Contractual motivation

Jim Snidero

“Phil Woods said, ‘Any damn kid can make a record in their 20s. What are you gonna do in your 40s?'” relates Jim Snidero, referring to one of his mentors on the alto saxophone. We’re at a brunch spot just outside Washington, D.C., where he’s playing the weekend at the club Twins Jazz. “I’m proud of the fact that I’m active, as a jazz soloist, in my 50s. It’s a good time for me.”

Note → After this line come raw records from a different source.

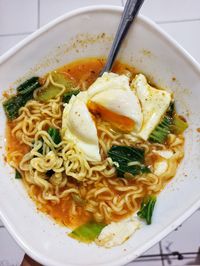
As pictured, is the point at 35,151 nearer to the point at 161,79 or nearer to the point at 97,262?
the point at 97,262

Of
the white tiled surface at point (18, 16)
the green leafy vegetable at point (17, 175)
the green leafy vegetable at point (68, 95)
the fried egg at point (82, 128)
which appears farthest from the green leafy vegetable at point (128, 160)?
the white tiled surface at point (18, 16)

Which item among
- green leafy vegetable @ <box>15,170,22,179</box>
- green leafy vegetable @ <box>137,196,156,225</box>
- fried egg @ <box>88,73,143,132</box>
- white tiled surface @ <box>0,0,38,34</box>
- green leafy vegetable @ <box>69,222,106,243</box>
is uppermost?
white tiled surface @ <box>0,0,38,34</box>

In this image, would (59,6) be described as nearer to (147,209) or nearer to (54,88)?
(54,88)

Snidero has had no deficit of good times as an active jazz soloist. The saxophonist and composer has been making records under his own name since 1984, 19 in all. His latest, Main Street (Savant), featuring pianist Fabian Almazan, bassist Linda Oh and drummer Rudy Royston, was released in January. As a sideman he began his career with Brother Jack McDuff and the Toshiko Akiyoshi Jazz Orchestra, before moving on to work with Frank Wess, Walt Weiskopf, Eddie Palmieri and Frank Sinatra’s East Coast band for the final years of the Voice’s performing career.

Then there’s his experience in jazz education, where Snidero’s work has made him a household name. He’s the author of a series of etude books that’s widely used in programs around the world. “I’d venture to say that 75 percent of the professional jazz musicians under age 40 played out of those books,” he says. “A lot of times people come to gigs with books that they want me to sign!”

Snidero’s career as a player and composer hasn’t given him the profile of a festival headliner-though not because his peers don’t know how good he is. “He has a unique style. I always know it’s him in two notes,” says trumpeter Brian Lynch, a friend since they both arrived in New York in the early ’80s. “He’s a very literate and very knowledgeable player, not just about notes but about the history of the music. … It comes through in an individual way in his playing.”

Snidero suggests that he’s flown under the radar because it’s only since he signed to Savant Records in 2007 that his music has developed a real sense of consistency. “I hovered between three or four record labels between 1984 and 2004, with no long-term arrangement,” he explains. “If you have a consistent recording contract, you know that something’s coming up. You’ve got a year or two to prepare for the next one, so there’s a consistency and concept that you have to develop-at least for me. I’m trying to improve myself as a musician and a composer.”